ACCIONES REQUERIDAS:
A. Según el artículo, ¿en qué lugar exacto les dispararon a las 18 personas?
B. Usando solo el artículo, explica por qué se nombra a Gabrielle Giffords en la matanza de Tucson.

ARTÍCULO:
+ + + +

10 enero 2011

Los medios de comunicación progresistas culpan a la derecha de fomentar la violencia

Matanza de Tucson en Estados Unidos: seis muertos y una diputada del Partido Demócrata, Gabrielle Giffords, herida

Hechos

  • El 8.01.2011 el Tiroteo en Tucson 18 personas fueron tiroteadas en el estacionamiento de un supermercado Safeway en Casas Adobes, cerca de Tucson, Arizona. Falleciendo seis. Entre las heridas estaba la diputada Gabrielle Giffords.

Lecturas


EL ASESINO:

Jared Lee Loughner,

LAS VÍCTIMAS:

  • Christina Taylor Green, 9 años
  • Dorothy Morris, de 76 años.
  • John McCarthy Roll, de 63 años
  • Scheck Phyllis, de 79 años.
  • Stoddard Dorwan, de 76 años.

+ + + +

DATOS PROPORCIONADOS:
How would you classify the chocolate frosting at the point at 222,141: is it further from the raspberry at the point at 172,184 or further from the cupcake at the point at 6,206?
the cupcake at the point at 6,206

+ + + +

RESPUESTAS COMPLETAS:
A. En el estacionamiento de un supermercado Safeway en Casas Adobes, cerca de Tucson, Arizona.

B. Gabrielle Giffords es diputada del Partido Demócrata y fue una de las personas heridas en el tiroteo de Tucson, donde murieron seis personas.